I would like you to print all the records below exactly as they are.

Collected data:
+---+

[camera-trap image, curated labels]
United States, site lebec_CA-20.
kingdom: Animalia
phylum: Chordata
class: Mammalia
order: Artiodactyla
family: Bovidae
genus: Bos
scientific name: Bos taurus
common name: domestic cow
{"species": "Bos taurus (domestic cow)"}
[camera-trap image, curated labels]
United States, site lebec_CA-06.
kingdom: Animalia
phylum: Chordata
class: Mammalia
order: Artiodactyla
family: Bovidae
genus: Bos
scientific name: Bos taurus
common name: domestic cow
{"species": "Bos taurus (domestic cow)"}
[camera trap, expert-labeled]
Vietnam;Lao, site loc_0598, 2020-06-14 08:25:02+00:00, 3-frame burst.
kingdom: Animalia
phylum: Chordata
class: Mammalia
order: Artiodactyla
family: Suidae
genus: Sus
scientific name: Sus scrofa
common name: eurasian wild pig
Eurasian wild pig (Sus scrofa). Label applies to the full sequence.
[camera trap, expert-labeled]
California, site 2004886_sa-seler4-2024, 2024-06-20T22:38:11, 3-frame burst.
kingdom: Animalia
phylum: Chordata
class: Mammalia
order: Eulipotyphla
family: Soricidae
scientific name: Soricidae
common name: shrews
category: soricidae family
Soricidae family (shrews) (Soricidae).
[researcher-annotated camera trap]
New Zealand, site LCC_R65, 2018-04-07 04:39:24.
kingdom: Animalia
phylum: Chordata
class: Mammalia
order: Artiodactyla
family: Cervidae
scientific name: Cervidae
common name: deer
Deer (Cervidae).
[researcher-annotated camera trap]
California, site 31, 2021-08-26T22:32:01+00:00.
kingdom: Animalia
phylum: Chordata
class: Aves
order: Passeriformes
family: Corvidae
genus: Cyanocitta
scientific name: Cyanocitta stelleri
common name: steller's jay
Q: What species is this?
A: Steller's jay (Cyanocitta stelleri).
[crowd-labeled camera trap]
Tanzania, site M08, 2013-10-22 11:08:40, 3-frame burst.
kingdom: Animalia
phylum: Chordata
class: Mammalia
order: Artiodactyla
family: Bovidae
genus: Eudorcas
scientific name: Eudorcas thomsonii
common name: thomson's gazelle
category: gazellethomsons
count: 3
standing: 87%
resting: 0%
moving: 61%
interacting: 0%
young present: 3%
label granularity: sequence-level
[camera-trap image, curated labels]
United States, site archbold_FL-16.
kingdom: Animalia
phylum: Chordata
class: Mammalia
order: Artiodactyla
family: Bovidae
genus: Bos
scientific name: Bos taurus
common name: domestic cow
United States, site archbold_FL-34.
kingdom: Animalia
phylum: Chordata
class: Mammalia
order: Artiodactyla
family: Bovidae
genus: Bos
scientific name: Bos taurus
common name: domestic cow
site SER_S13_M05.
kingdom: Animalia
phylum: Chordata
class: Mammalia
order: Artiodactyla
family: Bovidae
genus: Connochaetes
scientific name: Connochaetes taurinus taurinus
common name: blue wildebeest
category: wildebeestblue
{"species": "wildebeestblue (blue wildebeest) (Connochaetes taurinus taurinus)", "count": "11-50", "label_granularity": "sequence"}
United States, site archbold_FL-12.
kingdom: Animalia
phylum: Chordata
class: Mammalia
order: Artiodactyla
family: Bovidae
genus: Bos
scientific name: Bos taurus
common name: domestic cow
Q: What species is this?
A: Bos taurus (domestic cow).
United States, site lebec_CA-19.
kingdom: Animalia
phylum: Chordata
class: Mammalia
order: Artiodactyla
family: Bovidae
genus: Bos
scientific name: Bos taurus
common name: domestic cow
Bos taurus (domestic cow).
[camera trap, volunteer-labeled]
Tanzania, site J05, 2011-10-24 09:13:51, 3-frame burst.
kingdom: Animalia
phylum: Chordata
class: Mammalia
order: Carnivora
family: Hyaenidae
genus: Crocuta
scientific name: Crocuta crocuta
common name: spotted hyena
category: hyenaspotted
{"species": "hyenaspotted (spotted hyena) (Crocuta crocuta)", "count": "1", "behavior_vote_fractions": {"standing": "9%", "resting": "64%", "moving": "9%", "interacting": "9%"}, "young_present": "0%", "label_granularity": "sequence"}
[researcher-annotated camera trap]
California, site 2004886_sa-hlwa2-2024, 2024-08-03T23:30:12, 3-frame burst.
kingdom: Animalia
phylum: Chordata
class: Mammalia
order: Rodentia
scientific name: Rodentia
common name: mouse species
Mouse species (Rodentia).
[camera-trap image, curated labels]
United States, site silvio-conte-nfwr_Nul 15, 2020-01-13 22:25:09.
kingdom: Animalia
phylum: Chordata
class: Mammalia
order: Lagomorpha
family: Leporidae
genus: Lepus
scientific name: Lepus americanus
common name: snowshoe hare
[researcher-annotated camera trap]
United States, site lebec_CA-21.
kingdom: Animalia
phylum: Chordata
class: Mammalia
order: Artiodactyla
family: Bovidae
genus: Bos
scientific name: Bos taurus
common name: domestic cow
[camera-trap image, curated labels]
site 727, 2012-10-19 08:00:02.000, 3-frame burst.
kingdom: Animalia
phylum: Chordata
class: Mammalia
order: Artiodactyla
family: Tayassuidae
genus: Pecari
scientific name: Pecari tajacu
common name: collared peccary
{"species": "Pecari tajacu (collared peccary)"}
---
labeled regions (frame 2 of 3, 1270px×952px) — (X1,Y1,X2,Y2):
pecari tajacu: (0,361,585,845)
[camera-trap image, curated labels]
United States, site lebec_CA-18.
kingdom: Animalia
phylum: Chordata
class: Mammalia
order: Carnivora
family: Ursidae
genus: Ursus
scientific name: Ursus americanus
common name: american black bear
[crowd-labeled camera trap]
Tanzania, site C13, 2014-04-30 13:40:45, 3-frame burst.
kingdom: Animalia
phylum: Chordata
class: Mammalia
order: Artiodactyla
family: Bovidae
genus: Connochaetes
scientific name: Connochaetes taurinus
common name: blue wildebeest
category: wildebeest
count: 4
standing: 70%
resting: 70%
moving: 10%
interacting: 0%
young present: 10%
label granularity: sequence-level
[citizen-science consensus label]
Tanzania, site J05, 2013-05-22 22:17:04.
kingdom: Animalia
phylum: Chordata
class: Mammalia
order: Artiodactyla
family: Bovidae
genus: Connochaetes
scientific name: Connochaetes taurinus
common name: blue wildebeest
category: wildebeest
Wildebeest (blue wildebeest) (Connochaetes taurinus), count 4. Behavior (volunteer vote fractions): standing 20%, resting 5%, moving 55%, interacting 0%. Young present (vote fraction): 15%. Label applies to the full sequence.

+---+

• Exercise solution:
[camera-trap image, curated labels]
United States, site lebec_CA-20.
kingdom: Animalia
phylum: Chordata
class: Mammalia
order: Artiodactyla
family: Bovidae
genus: Bos
scientific name: Bos taurus
common name: domestic cow
{"species": "Bos taurus (domestic cow)"}
[camera-trap image, curated labels]
United States, site lebec_CA-06.
kingdom: Animalia
phylum: Chordata
class: Mammalia
order: Artiodactyla
family: Bovidae
genus: Bos
scientific name: Bos taurus
common name: domestic cow
{"species": "Bos taurus (domestic cow)"}
[camera trap, expert-labeled]
Vietnam;Lao, site loc_0598, 2020-06-14 08:25:02+00:00, 3-frame burst.
kingdom: Animalia
phylum: Chordata
class: Mammalia
order: Artiodactyla
family: Suidae
genus: Sus
scientific name: Sus scrofa
common name: eurasian wild pig
Eurasian wild pig (Sus scrofa). Label applies to the full sequence.
[camera trap, expert-labeled]
California, site 2004886_sa-seler4-2024, 2024-06-20T22:38:11, 3-frame burst.
kingdom: Animalia
phylum: Chordata
class: Mammalia
order: Eulipotyphla
family: Soricidae
scientific name: Soricidae
common name: shrews
category: soricidae family
Soricidae family (shrews) (Soricidae).
[researcher-annotated camera trap]
New Zealand, site LCC_R65, 2018-04-07 04:39:24.
kingdom: Animalia
phylum: Chordata
class: Mammalia
order: Artiodactyla
family: Cervidae
scientific name: Cervidae
common name: deer
Deer (Cervidae).
[researcher-annotated camera trap]
California, site 31, 2021-08-26T22:32:01+00:00.
kingdom: Animalia
phylum: Chordata
class: Aves
order: Passeriformes
family: Corvidae
genus: Cyanocitta
scientific name: Cyanocitta stelleri
common name: steller's jay
Q: What species is this?
A: Steller's jay (Cyanocitta stelleri).
[crowd-labeled camera trap]
Tanzania, site M08, 2013-10-22 11:08:40, 3-frame burst.
kingdom: Animalia
phylum: Chordata
class: Mammalia
order: Artiodactyla
family: Bovidae
genus: Eudorcas
scientific name: Eudorcas thomsonii
common name: thomson's gazelle
category: gazellethomsons
count: 3
standing: 87%
resting: 0%
moving: 61%
interacting: 0%
young present: 3%
label granularity: sequence-level
[camera-trap image, curated labels]
United States, site archbold_FL-16.
kingdom: Animalia
phylum: Chordata
class: Mammalia
order: Artiodactyla
family: Bovidae
genus: Bos
scientific name: Bos taurus
common name: domestic cow
United States, site archbold_FL-34.
kingdom: Animalia
phylum: Chordata
class: Mammalia
order: Artiodactyla
family: Bovidae
genus: Bos
scientific name: Bos taurus
common name: domestic cow
site SER_S13_M05.
kingdom: Animalia
phylum: Chordata
class: Mammalia
order: Artiodactyla
family: Bovidae
genus: Connochaetes
scientific name: Connochaetes taurinus taurinus
common name: blue wildebeest
category: wildebeestblue
{"species": "wildebeestblue (blue wildebeest) (Connochaetes taurinus taurinus)", "count": "11-50", "label_granularity": "sequence"}
United States, site archbold_FL-12.
kingdom: Animalia
phylum: Chordata
class: Mammalia
order: Artiodactyla
family: Bovidae
genus: Bos
scientific name: Bos taurus
common name: domestic cow
Q: What species is this?
A: Bos taurus (domestic cow).
United States, site lebec_CA-19.
kingdom: Animalia
phylum: Chordata
class: Mammalia
order: Artiodactyla
family: Bovidae
genus: Bos
scientific name: Bos taurus
common name: domestic cow
Bos taurus (domestic cow).
[camera trap, volunteer-labeled]
Tanzania, site J05, 2011-10-24 09:13:51, 3-frame burst.
kingdom: Animalia
phylum: Chordata
class: Mammalia
order: Carnivora
family: Hyaenidae
genus: Crocuta
scientific name: Crocuta crocuta
common name: spotted hyena
category: hyenaspotted
{"species": "hyenaspotted (spotted hyena) (Crocuta crocuta)", "count": "1", "behavior_vote_fractions": {"standing": "9%", "resting": "64%", "moving": "9%", "interacting": "9%"}, "young_present": "0%", "label_granularity": "sequence"}
[researcher-annotated camera trap]
California, site 2004886_sa-hlwa2-2024, 2024-08-03T23:30:12, 3-frame burst.
kingdom: Animalia
phylum: Chordata
class: Mammalia
order: Rodentia
scientific name: Rodentia
common name: mouse species
Mouse species (Rodentia).
[camera-trap image, curated labels]
United States, site silvio-conte-nfwr_Nul 15, 2020-01-13 22:25:09.
kingdom: Animalia
phylum: Chordata
class: Mammalia
order: Lagomorpha
family: Leporidae
genus: Lepus
scientific name: Lepus americanus
common name: snowshoe hare
[researcher-annotated camera trap]
United States, site lebec_CA-21.
kingdom: Animalia
phylum: Chordata
class: Mammalia
order: Artiodactyla
family: Bovidae
genus: Bos
scientific name: Bos taurus
common name: domestic cow
[camera-trap image, curated labels]
site 727, 2012-10-19 08:00:02.000, 3-frame burst.
kingdom: Animalia
phylum: Chordata
class: Mammalia
order: Artiodactyla
family: Tayassuidae
genus: Pecari
scientific name: Pecari tajacu
common name: collared peccary
{"species": "Pecari tajacu (collared peccary)"}
---
labeled regions (frame 2 of 3, 1270px×952px) — (X1,Y1,X2,Y2):
pecari tajacu: (0,361,585,845)
[camera-trap image, curated labels]
United States, site lebec_CA-18.
kingdom: Animalia
phylum: Chordata
class: Mammalia
order: Carnivora
family: Ursidae
genus: Ursus
scientific name: Ursus americanus
common name: american black bear
[crowd-labeled camera trap]
Tanzania, site C13, 2014-04-30 13:40:45, 3-frame burst.
kingdom: Animalia
phylum: Chordata
class: Mammalia
order: Artiodactyla
family: Bovidae
genus: Connochaetes
scientific name: Connochaetes taurinus
common name: blue wildebeest
category: wildebeest
count: 4
standing: 70%
resting: 70%
moving: 10%
interacting: 0%
young present: 10%
label granularity: sequence-level
[citizen-science consensus label]
Tanzania, site J05, 2013-05-22 22:17:04.
kingdom: Animalia
phylum: Chordata
class: Mammalia
order: Artiodactyla
family: Bovidae
genus: Connochaetes
scientific name: Connochaetes taurinus
common name: blue wildebeest
category: wildebeest
Wildebeest (blue wildebeest) (Connochaetes taurinus), count 4. Behavior (volunteer vote fractions): standing 20%, resting 5%, moving 55%, interacting 0%. Young present (vote fraction): 15%. Label applies to the full sequence.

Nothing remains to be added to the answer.